Proxmox VE 9 existing ZFS vdev expansion?

liamlows

Well-Known Member
Jan 9, 2020
41
13
48
Hello,

So I recently performed my upgrade from proxmox VE 8 to 9 and with it I was excited to see that v.9 now includes a form of ZFS expansion:

"ZFS now supports adding new devices to existing RAIDZ pools with minimal downtime."

I currently have a ZFS pool created on one of my PVE nodes that consists of 12 1.2TB disks. I purchased 12 more 1.2TB disks (of same size and features just a different manufacturer) and intend to add the additional capacity to the pool. My hope was to use the newly added feature of ZFS to perform a vdev expansion (not creating a new vdev and adding it to the pool) so my singular vdev in the pool I currently use would go from 12 disks in raidz2 to 24 disks in raidz2 with no data loss. However, when I went into the host i checked the feature flags for feature@vdev_expansion, I realized that it was not present implying this change is not possible.
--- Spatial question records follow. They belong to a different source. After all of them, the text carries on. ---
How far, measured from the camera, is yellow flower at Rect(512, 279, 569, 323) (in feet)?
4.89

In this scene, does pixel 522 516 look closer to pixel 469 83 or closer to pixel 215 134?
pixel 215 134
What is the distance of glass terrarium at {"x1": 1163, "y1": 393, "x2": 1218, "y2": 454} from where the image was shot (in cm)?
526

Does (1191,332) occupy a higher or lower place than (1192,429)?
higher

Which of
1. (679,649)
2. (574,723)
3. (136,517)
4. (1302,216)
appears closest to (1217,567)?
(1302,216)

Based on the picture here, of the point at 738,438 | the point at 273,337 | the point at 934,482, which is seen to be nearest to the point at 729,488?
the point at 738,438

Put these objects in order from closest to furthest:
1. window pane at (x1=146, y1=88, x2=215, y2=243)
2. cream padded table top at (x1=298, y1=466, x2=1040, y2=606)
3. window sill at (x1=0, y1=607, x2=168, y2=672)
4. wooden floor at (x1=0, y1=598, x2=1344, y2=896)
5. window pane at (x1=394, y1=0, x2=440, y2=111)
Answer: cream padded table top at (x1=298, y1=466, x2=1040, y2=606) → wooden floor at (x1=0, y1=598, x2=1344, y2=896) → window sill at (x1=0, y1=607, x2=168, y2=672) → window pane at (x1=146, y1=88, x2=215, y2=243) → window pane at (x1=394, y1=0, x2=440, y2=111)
Is this the case? Is my only option to create another vdev of 12 disks and add it to the pool or destroy the old one and create a new one with all 24 disks? I wasn't sure what the roadmap meant when it said the above so I was hoping someone here could provide some guidance.

Thanks in advance!
 
Hello,

So I recently performed my upgrade from proxmox VE 8 to 9 and with it I was excited to see that v.9 now includes a form of ZFS expansion:

"ZFS now supports adding new devices to existing RAIDZ pools with minimal downtime."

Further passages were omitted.